> Work item
Extract every line below that contains the word "vertical".

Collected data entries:

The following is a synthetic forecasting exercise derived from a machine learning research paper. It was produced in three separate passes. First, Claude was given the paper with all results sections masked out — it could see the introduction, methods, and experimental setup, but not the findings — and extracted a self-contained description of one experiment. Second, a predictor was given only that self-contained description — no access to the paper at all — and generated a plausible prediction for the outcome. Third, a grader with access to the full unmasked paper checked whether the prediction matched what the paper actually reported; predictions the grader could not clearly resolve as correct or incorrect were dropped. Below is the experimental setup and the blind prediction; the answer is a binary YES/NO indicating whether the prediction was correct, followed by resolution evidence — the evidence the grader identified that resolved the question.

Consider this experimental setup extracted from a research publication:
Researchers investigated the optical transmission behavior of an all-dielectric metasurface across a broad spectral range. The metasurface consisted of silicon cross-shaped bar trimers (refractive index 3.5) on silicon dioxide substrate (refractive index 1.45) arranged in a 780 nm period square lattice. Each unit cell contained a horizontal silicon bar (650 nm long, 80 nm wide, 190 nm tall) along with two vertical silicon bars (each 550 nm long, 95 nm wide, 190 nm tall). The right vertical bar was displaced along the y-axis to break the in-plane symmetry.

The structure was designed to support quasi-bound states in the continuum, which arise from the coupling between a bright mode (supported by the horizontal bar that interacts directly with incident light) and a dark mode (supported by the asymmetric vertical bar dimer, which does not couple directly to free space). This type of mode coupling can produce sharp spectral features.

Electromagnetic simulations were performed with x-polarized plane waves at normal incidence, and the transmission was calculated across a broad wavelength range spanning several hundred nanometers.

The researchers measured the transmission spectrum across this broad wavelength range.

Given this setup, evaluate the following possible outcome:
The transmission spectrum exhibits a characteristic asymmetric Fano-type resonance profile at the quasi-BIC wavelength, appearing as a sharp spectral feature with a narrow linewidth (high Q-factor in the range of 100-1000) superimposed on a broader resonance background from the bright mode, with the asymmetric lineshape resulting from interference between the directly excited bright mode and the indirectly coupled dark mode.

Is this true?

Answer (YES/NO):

> Exercise answer
Researchers investigated the optical transmission behavior of an all-dielectric metasurface across a broad spectral range. The metasurface consisted of silicon cross-shaped bar trimers (refractive index 3.5) on silicon dioxide substrate (refractive index 1.45) arranged in a 780 nm period square lattice. Each unit cell contained a horizontal silicon bar (650 nm long, 80 nm wide, 190 nm tall) along with two vertical silicon bars (each 550 nm long, 95 nm wide, 190 nm tall). The right vertical bar was displaced along the y-axis to break the in-plane symmetry.
The structure was designed to support quasi-bound states in the continuum, which arise from the coupling between a bright mode (supported by the horizontal bar that interacts directly with incident light) and a dark mode (supported by the asymmetric vertical bar dimer, which does not couple directly to free space). This type of mode coupling can produce sharp spectral features.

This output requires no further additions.